La Ville et le Plateau se déchirent pour le marché : Sandaga, la maire des batailles

La démolition du bâtiment de Sandaga, patrimoine classé, enrage madame le maire de Dakar qui a décidé d’enclencher une procédure judiciaire pour conserver les vestiges de la capitale.Par Justin GOMIS
– Sur les ruines de Sandaga… La bataille du marché Sandaga sera tranchée par la justice. Le maire de la Ville, Soham El Wardini, a décidé de porter cette affaire devant les juridictions du pays. «Je suis pour qu’on conserve la mémoire de Dakar. Notre identité, la vieille ville de Dakar, nous devons la conserver. C’est ça qui fait mal dans cette démolition. Et comment prendre cette décision sans nous consulter ? Je tenais à informer l’opinion. Maintenant, nos avocats sont sur la procédure. Nous allons défendre nos biens jusqu’au moment où on va nous le rendre ou alors on décidera autre chose et les gens le sauront», tempête la très modérée maire de la ville, qui a tenu hier un Conseil municipal sur la démolition du marché Sandaga, entreprise par Alioune Ndoye, maire de Plateau.
L’édile de la capitale a même reçu l’onction du Conseil municipal de Dakar. «Après concertation, celui-ci a donné à l’unanimité à Mme le maire la force d’entreprendre la procédure judiciaire», révèle l’adjoint Mbacké Seck qui, pourtant, avait suggéré une concertation entre les parties en vue de trouver une solution. Malheureusement, cette proposition n’avait pas rencontré l’assentiment de ses collègues, l’obligeant ainsi à entrer dans les rangs.
En tout cas, la position du Conseil municipal de Dakar est claire dans cette affaire. «Le marché Sandaga est un bien de la ville de Dakar, précise Soham El Wardini.
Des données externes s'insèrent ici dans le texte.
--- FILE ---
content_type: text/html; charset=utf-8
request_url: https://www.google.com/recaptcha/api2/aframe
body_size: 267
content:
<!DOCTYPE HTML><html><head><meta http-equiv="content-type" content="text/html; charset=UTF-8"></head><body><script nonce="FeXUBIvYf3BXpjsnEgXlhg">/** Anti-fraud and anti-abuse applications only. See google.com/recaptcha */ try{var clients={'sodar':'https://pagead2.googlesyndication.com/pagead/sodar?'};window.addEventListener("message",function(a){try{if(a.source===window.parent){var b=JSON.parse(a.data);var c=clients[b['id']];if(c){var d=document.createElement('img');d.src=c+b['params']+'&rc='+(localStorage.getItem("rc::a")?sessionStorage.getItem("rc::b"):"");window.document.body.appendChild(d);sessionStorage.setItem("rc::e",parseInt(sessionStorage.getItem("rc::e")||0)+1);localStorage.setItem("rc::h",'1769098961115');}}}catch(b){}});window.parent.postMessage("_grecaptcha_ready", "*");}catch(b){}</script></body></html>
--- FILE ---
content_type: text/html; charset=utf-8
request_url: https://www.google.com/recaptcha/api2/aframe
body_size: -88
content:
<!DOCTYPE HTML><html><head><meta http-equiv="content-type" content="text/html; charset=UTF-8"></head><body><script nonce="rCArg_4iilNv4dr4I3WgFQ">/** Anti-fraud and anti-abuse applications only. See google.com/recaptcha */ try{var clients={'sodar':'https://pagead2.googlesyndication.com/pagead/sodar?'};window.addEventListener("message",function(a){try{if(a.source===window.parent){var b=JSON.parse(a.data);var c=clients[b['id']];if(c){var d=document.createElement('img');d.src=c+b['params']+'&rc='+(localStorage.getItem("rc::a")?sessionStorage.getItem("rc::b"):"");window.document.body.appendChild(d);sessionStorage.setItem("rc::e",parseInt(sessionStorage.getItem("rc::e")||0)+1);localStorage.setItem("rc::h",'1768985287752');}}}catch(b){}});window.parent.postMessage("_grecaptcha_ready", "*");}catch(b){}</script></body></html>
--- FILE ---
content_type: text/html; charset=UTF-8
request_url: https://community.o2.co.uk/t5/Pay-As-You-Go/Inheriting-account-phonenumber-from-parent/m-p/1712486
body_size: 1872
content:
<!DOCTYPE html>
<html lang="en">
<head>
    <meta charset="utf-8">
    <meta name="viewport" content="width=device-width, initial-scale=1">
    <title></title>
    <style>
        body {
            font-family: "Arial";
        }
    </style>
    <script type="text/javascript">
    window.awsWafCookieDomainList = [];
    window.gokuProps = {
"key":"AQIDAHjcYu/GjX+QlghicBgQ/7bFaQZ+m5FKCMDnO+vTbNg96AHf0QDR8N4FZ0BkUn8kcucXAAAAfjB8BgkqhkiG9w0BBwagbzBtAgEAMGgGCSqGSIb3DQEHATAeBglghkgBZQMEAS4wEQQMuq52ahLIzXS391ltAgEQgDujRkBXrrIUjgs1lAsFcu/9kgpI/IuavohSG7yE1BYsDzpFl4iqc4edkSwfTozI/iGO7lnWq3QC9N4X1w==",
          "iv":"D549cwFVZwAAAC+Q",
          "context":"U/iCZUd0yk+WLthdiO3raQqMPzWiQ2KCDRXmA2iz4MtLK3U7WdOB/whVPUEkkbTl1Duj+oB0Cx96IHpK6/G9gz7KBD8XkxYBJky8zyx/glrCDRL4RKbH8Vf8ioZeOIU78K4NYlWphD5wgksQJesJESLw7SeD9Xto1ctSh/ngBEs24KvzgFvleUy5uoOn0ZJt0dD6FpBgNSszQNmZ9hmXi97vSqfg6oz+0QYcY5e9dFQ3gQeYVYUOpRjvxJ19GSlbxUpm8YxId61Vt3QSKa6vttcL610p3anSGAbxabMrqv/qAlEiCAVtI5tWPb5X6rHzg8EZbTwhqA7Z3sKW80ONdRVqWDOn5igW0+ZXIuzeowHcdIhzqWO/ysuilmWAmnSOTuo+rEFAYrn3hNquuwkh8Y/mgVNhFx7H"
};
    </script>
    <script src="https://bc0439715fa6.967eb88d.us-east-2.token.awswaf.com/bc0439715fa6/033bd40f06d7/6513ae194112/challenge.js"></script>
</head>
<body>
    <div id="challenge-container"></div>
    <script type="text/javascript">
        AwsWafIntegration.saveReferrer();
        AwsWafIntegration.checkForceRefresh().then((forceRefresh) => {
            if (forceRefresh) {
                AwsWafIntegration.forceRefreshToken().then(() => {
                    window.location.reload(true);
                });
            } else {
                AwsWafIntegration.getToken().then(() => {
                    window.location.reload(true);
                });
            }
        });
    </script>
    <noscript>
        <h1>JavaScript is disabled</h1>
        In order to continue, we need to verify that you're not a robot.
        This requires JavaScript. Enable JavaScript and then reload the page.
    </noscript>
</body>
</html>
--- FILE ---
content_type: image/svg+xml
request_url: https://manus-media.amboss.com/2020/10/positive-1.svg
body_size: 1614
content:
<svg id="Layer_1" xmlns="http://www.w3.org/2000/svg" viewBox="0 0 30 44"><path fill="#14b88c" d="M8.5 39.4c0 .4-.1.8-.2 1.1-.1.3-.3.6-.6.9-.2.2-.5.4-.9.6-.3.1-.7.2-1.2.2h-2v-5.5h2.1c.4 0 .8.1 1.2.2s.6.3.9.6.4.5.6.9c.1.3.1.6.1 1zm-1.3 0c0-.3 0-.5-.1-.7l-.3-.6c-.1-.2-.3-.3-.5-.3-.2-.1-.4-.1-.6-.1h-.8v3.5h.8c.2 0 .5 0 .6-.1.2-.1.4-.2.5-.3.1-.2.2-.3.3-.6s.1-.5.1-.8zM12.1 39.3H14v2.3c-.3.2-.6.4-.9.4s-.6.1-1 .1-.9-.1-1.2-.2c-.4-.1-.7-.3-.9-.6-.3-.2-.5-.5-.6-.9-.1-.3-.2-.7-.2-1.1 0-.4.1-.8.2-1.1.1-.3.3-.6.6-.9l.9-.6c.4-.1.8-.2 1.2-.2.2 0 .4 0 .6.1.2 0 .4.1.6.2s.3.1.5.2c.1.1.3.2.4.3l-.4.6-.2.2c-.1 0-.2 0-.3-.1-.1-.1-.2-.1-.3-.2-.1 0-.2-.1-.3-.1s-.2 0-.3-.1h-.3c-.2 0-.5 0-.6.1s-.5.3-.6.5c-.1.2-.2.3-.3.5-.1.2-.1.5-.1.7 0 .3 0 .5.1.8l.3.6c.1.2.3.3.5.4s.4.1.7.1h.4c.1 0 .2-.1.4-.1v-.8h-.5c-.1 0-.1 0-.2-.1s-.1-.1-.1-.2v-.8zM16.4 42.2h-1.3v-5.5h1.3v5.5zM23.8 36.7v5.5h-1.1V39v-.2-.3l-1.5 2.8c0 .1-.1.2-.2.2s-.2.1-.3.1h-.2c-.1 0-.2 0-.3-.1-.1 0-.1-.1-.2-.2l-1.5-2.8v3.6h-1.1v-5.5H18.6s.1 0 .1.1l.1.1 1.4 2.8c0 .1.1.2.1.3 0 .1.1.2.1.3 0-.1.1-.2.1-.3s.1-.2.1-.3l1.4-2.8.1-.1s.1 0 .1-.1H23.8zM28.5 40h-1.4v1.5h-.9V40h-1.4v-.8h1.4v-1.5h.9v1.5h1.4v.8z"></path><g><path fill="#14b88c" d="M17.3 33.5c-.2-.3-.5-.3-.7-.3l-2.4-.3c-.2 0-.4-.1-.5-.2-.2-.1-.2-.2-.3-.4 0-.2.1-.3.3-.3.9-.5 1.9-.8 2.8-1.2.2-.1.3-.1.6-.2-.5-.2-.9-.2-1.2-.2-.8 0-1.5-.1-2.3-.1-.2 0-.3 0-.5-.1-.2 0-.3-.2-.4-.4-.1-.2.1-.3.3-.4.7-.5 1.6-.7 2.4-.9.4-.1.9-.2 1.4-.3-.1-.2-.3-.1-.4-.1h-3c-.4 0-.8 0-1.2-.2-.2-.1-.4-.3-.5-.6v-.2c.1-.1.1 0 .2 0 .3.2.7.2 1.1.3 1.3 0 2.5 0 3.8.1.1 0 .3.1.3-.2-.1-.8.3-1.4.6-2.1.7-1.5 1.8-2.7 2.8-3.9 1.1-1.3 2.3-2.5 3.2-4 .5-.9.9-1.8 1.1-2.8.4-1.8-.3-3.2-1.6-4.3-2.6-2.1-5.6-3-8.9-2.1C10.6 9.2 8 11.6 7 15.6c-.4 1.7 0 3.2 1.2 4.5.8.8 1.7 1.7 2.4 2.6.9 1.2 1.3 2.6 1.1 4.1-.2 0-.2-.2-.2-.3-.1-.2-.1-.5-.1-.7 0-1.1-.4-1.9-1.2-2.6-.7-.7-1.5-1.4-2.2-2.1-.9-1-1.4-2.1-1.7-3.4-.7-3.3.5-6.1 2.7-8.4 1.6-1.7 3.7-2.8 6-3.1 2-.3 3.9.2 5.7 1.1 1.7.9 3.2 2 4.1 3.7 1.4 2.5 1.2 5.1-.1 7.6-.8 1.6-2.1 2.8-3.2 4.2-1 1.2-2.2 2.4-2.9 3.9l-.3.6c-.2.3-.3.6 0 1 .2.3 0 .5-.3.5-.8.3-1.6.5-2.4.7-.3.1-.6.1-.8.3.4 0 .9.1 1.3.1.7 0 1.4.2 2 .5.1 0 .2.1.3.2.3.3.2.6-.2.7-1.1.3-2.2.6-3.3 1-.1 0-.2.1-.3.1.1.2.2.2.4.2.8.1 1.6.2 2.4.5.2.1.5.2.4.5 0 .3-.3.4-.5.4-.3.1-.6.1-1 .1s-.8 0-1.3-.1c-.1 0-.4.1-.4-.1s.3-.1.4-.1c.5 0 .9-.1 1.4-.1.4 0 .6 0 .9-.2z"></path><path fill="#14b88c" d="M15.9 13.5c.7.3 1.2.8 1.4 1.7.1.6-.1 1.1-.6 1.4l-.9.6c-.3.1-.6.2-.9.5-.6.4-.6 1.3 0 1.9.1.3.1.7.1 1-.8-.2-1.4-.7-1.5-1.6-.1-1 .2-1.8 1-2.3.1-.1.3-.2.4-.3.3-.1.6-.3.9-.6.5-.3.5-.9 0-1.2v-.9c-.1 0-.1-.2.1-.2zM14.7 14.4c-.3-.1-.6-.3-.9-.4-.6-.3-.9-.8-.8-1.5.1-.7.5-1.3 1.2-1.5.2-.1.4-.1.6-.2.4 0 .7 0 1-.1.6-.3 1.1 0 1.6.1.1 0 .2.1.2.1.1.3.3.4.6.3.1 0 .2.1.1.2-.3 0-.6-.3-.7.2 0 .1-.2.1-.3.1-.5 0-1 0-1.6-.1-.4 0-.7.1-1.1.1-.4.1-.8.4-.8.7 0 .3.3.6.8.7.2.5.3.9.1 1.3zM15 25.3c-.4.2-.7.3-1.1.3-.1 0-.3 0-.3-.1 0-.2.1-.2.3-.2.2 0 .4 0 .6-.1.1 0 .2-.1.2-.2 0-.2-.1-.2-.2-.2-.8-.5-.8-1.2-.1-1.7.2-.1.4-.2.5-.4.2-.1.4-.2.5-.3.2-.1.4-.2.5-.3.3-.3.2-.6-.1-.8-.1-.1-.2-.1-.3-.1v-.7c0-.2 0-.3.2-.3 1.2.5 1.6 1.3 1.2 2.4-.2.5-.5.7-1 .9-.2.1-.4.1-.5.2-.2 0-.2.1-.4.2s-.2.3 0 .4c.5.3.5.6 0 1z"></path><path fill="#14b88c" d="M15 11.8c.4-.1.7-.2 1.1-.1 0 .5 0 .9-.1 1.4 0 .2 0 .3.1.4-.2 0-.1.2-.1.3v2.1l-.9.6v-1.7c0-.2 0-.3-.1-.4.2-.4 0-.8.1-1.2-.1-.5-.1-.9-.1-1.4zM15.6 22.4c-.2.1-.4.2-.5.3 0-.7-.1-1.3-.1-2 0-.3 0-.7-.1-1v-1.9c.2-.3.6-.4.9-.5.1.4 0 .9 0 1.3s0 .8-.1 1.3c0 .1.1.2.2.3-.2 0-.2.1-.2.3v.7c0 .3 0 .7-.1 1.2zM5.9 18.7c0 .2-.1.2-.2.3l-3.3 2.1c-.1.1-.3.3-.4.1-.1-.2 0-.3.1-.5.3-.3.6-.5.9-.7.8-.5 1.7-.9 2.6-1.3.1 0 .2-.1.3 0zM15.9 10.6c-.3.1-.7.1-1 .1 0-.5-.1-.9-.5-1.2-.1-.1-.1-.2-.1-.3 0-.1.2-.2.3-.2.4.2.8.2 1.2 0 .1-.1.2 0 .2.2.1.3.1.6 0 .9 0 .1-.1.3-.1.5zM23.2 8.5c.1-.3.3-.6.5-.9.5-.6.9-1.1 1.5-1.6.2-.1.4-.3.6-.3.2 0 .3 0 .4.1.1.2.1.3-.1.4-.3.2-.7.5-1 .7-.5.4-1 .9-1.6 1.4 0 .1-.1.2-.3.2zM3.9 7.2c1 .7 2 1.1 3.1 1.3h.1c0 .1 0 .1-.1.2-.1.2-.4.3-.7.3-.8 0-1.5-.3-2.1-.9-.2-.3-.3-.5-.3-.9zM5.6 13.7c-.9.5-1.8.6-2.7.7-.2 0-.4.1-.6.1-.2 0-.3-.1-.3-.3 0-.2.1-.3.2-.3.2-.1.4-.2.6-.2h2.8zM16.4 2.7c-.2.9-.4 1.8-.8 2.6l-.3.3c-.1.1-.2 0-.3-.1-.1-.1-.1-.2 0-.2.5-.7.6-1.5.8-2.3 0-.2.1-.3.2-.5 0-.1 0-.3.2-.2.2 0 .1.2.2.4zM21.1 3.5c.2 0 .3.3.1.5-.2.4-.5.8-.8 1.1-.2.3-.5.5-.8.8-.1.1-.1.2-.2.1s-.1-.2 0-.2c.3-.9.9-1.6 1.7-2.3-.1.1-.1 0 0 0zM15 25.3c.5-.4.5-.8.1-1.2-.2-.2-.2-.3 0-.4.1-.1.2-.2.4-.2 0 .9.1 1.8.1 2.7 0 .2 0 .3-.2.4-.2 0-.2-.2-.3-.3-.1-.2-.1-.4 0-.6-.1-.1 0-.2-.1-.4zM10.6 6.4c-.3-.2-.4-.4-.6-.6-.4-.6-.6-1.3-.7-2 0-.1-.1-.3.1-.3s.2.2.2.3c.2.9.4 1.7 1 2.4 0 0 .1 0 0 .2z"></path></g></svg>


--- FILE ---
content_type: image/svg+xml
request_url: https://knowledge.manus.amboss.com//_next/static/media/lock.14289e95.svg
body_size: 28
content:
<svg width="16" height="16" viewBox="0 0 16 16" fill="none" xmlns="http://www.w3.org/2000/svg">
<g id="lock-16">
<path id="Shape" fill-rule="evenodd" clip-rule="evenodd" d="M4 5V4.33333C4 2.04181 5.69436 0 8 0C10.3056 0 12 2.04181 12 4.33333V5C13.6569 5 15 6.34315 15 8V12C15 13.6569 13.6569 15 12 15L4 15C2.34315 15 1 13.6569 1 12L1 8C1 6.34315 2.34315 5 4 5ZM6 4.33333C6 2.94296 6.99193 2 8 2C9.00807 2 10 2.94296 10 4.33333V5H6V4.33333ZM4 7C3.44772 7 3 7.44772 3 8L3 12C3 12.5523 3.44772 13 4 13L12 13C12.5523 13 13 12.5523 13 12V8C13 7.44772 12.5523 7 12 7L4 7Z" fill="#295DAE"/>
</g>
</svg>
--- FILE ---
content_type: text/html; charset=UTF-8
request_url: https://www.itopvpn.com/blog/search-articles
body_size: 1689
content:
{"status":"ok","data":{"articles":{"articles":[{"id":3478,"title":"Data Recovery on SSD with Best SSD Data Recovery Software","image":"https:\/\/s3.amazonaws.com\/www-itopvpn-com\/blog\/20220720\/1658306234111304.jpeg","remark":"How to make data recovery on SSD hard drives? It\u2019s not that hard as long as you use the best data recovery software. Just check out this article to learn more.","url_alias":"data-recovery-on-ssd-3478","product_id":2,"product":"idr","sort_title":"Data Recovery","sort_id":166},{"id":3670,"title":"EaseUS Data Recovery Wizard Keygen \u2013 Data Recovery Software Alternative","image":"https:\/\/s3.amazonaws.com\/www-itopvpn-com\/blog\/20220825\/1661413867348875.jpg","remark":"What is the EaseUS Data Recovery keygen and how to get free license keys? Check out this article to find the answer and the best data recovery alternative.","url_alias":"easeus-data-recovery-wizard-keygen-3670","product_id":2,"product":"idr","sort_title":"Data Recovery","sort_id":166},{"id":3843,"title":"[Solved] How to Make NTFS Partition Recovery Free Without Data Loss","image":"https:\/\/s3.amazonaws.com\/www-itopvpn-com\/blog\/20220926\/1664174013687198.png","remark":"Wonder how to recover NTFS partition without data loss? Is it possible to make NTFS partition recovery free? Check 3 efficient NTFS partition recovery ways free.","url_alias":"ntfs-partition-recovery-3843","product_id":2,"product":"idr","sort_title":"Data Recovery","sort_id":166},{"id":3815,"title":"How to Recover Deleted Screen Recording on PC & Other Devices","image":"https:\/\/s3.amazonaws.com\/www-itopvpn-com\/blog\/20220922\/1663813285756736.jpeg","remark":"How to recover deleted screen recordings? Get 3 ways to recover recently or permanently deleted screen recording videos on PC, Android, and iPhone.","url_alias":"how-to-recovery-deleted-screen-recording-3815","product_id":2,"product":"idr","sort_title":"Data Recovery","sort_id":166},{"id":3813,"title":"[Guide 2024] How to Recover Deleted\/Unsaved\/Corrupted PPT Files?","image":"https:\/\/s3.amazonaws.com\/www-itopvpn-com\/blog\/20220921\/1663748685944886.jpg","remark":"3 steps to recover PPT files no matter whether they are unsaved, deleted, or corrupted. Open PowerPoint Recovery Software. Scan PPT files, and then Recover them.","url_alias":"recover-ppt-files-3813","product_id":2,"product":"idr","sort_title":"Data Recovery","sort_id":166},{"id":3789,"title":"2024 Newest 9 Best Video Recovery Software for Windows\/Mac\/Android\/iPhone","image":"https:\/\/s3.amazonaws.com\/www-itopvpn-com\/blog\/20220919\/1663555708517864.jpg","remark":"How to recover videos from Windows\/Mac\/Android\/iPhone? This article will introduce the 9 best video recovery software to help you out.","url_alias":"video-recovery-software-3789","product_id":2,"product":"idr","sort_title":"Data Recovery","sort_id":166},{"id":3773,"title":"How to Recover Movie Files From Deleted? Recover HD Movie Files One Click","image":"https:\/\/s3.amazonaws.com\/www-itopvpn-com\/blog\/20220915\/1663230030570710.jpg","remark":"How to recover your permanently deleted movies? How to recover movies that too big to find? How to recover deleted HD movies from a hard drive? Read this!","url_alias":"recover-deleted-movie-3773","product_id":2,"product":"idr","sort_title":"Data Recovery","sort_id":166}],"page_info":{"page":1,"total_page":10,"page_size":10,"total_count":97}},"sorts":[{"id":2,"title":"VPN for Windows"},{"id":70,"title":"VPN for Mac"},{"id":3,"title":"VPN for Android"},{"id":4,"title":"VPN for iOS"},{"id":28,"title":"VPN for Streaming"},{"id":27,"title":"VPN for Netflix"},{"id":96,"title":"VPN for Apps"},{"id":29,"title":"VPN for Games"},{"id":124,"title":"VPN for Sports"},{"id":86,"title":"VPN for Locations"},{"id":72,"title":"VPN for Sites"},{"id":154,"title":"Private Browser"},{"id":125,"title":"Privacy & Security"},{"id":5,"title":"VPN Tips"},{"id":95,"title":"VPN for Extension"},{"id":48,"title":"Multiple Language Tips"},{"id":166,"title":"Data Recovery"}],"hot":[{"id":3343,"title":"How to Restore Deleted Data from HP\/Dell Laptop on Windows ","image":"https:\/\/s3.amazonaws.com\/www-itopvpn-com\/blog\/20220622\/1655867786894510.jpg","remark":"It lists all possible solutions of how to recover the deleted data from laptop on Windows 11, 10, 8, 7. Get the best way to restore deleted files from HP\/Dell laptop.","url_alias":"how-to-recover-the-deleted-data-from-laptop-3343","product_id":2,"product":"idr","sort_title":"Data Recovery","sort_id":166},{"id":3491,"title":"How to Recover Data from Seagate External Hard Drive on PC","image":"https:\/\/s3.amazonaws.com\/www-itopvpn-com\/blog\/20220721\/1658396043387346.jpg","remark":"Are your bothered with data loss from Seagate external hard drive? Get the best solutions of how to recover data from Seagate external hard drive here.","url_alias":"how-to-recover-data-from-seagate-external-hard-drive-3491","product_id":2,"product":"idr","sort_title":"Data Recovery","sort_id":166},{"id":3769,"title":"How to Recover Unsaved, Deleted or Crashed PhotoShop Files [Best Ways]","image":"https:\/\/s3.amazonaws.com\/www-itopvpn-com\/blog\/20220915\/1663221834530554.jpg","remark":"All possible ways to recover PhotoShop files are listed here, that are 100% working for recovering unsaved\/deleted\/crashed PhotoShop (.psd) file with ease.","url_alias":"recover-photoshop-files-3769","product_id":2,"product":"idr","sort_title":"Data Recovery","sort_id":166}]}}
Et depuis sa construction en 1935, il n’est jamais sorti de la responsabilité de la ville de Dakar.» Elle invoque les textes et les dates pour étayer son argumentaire. «Après l’incendie survenu le 25 octobre 2013, le préfet de Dakar avait pris un arrêté en date du 25 octobre 2013 pour annoncer la fermeture du bâtiment en vue de sa réhabilitation. Mais avec l’entrée en vigueur de l’Acte 3 de la décentralisation, suite aux Locales de 2014, conformément au décret de 2014 du 23 juillet fixant les conditions de dévolution du patrimoine et du redéploiement du personnel des régions, et l’arrêté 398 instituant la commission ad hoc, l’arrêté 495 du 24 octobre 2012 portant dévolution de l’ex ville de Dakar, surclasse Sandaga parmi les marchés transférés à la commune du Plateau», explique Mme Wardini. Une façon de balayer les affirmations de Alioune Ndoye, qui soutient que Sandage fait partie du patrimoine de Plateau. «Le marché de Sandaga n’avait pas été transféré à la commune de Plateau», insiste-t-elle. Elle s’était entourée de certaines garanties. Après l’annonce du ministre de l’Urbanisme de la démolition du patrimoine classé de Sandaga, le maire de Dakar avait «adressé une correspondance au chef de l’Etat le 30 juin pour l’informer du projet de réhabilitation de ce patrimoine classé et l’engagement par la ville de Dakar», dit-elle. «Mais en réponse, explique-t-elle, le directeur de Cabinet du chef de l’Etat m’a adressé une correspondance, m’indiquant avoir pris acte de la situation avec promesse d’audience avec le Président Macky Sall.»
A l’en croire, les trois arrêtés ont été signés le même jour, c’est-à-dire le 30 juin 2021. Une rapidité qui l’a fait sursauter. «Notre Administration n’est pas aussi performante pour des dossiers qui doivent transiter d’un bureau à un autre.» Pour elle, la bataille avec Plateau n’est pas financière, mais il s’agit d’une gestion d’u patrimoine historique. «Le maire du Plateau, dans une conférence, a dit qu’il ne percevait pas les taxes. Il est dans le Conseil municipal, il est le président de la Commission des finances. Les taxes, de 2010 jusqu’à maintenant, c’est la mairie du Plateau qui les prend. La ville de Dakar n’a pas pris ces taxes. Les taxes ne nous intéressent pas. Quand on nous a dit que les marchés revenaient aux communes, on a laissé les taxes aux communes. Mais ce bâtiment, c’est un bien de la mairie, nous avons le droit de protéger notre bâtiment. C’est cette bataille que nous menons», tonne Mme Wardini.